Well I guess it boils down to what you want to teach
Overall the fault tolerance features are very central to the map/reduce paradigm and if they are not important to you then you should seriously consider other options for a class
“But as a practical matter, many Hadoop users run on a small handful of nodes and don’t need Google-scale fault tolerance features. ”
I found this confusing. As a practical matter, if you running hadoop on a small handful of nodes you are probably better off not running hadoop? Certainly there is a break even point with small clusters where with the overhead of a cluster actually runs things slower then if you ran them on a a single SMP
Also remember that a lot of people are running map/reduce on cloud providers like ec2 and rackspace. Those clouds have failure characteristics are very very different from physical hardware.
Maybe teach an alternate computing paradigm on the hadoop stack in addition to map/reduce like say Giraph? Would be an interesting compare and contrast since Giraph is a bulk-synchronous parallel model
Yes! Your first sentence is right in line with some of my concerns. I don’t think the fault tolerance facet of the problem should drive the way we teach the fundamentals to first-year students.
Obviously FT is an important topic for an upper-level course (though the Ghemawat/Dean approach is overemphasized in a lot of today’s discussion). And the BSP model is another good point in the design space to look at with advanced students. But that’s not an intro-to-CS kind of discussion.
WRT small Hadoop clusters in practice — lots of people do it. They might be better off with something else, but most of the appropriate somethings either cost money or are not as mature.
yes lots of people do it. That doesn’t mean it makes sense. There are a lot of free, mature equivalents for low volume data processing. They do it because hadoop is new and shiny and they are looking for an excuse to use it. It’s a common antipattern.
I like many of the broader points and the way they’ve been made here.
But there is a rather easy way to specify that a reduce can be done recursively (that the computation is commutative and associative for example), which in turn translates to a barrier-free execution.

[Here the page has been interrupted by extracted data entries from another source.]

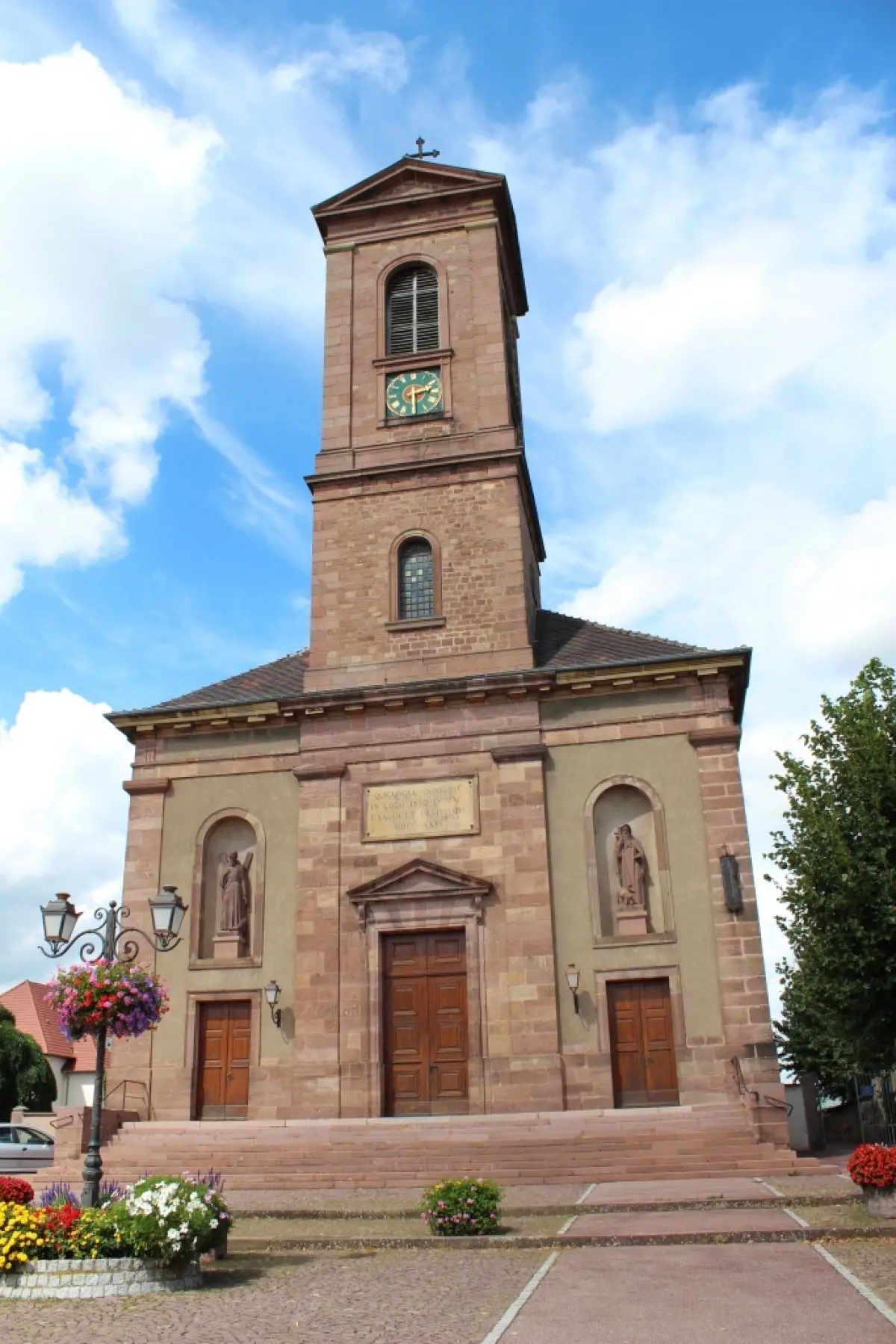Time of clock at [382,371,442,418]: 2:29
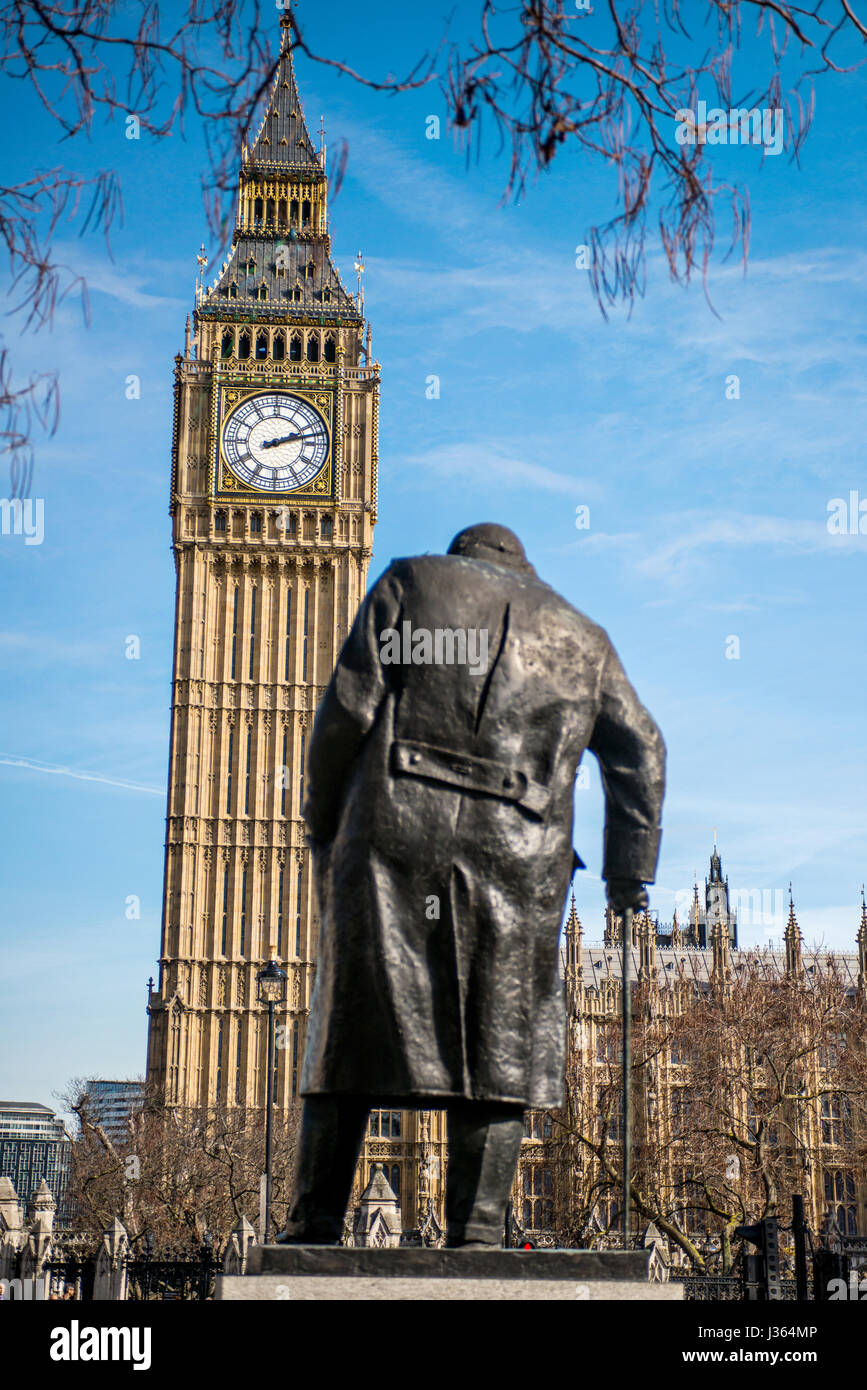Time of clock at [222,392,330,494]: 2:12
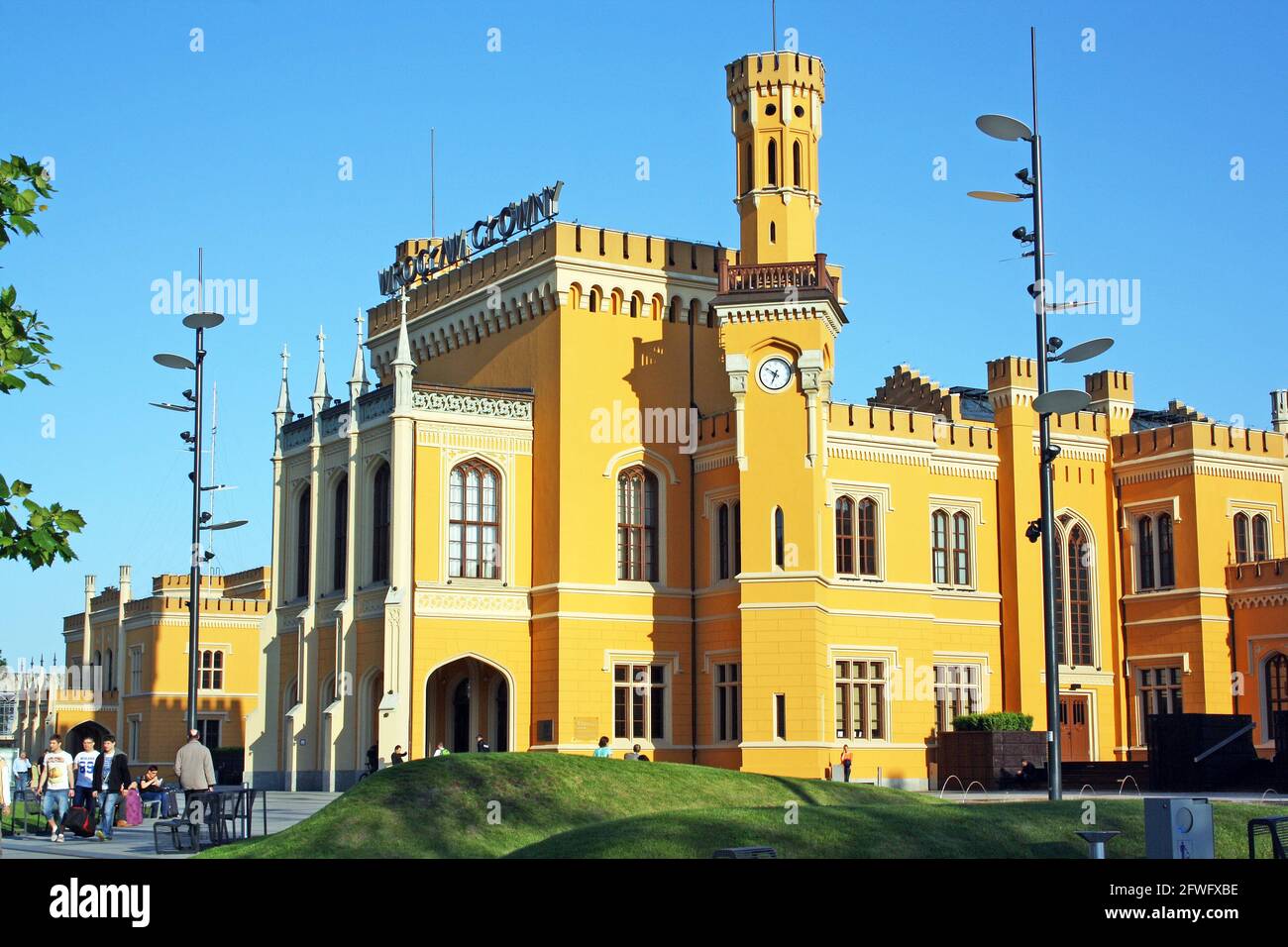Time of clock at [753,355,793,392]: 6:50
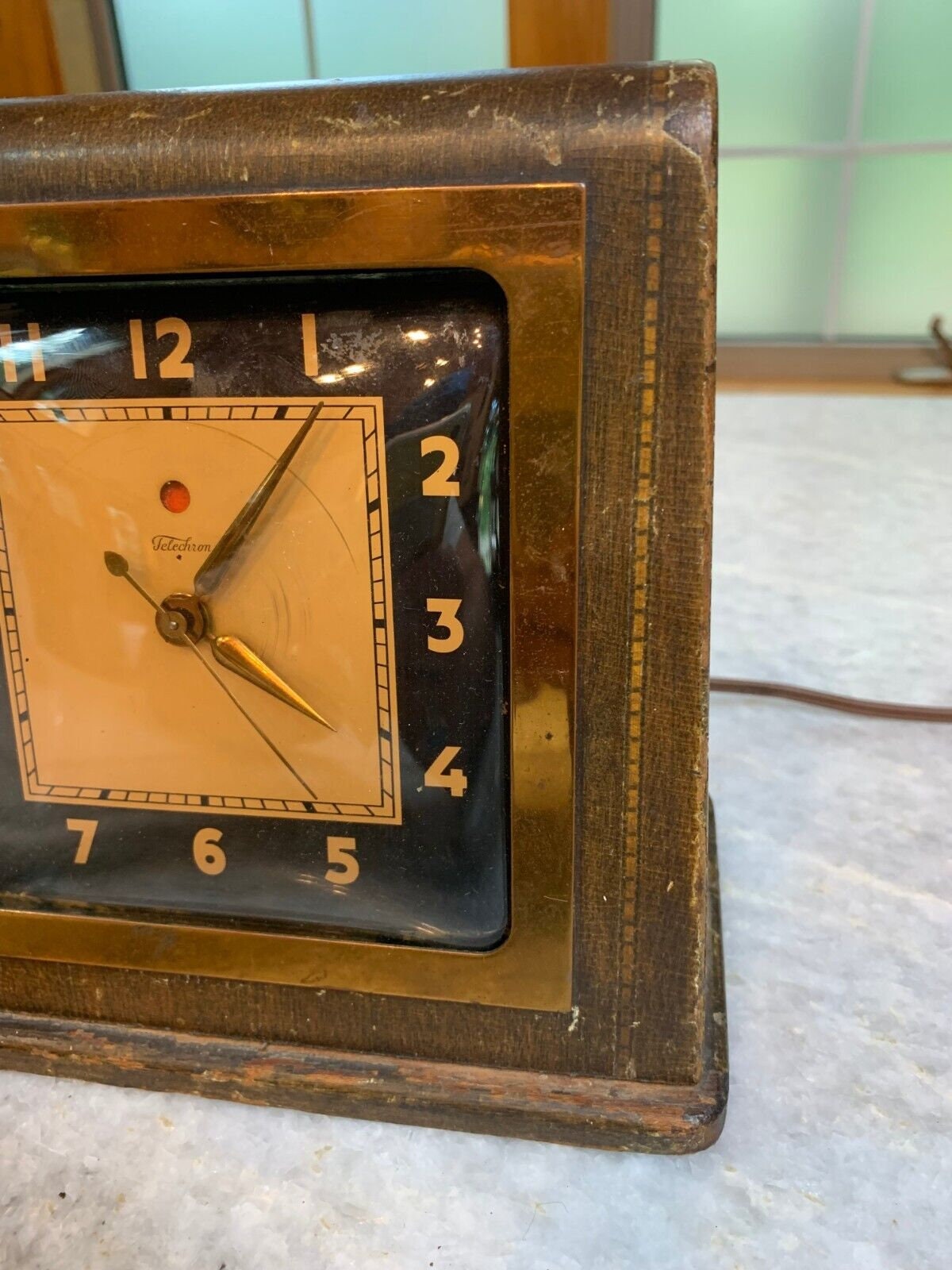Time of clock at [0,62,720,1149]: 4:06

I would hazard to say that most real data-parallel engines do that already…
Barrier punching beyond that, as in “can work in a fully streaming fashion even though they require all-to-all communication” is a somewhat more complex trade-off. In part, due to the complexity in recovering from partial failures and the cost of reserving resources well ahead of when they are actually needed.
You make a good point. My remaining concern is that asserting commutativity/associativity as you describe is dangerous: you’re promising the compiler something about your code that the compiler can’t check, and you’re asserting not only that you have successfully achieved that property, but that it will continue to hold even as other developers evolve you code over time. That’s generally not good software engineering.
So I guess my point is that it’s preferable to teach a language (or API) that is checkable in this respect. MapReduce isn’t such a language.
There are in-memory implementations of the map/reduce idea for different platforms. I’ve seen a Ruby one and one for Qt (OS for windows/unix/Nokia phones). You can’t buy a single-processor general-purpose machine any more, not even a laptop. I’ve done it in maybe 10 simple Java classes (github, LanceNorskog, littlemr).
A good computer science education these days should include a few different parallel-programming techniques: map/reduce or another purely data style, some object-passing style, some message-passing style like MPI. And the student should preferably implement the guts of such a thing.
College is not about learning a skill, it is about learning to think. Once you understand two different answers to a problem, it becomes easy to think of a third answer.
Thanks for your blog- I’m learning a lot from other posts.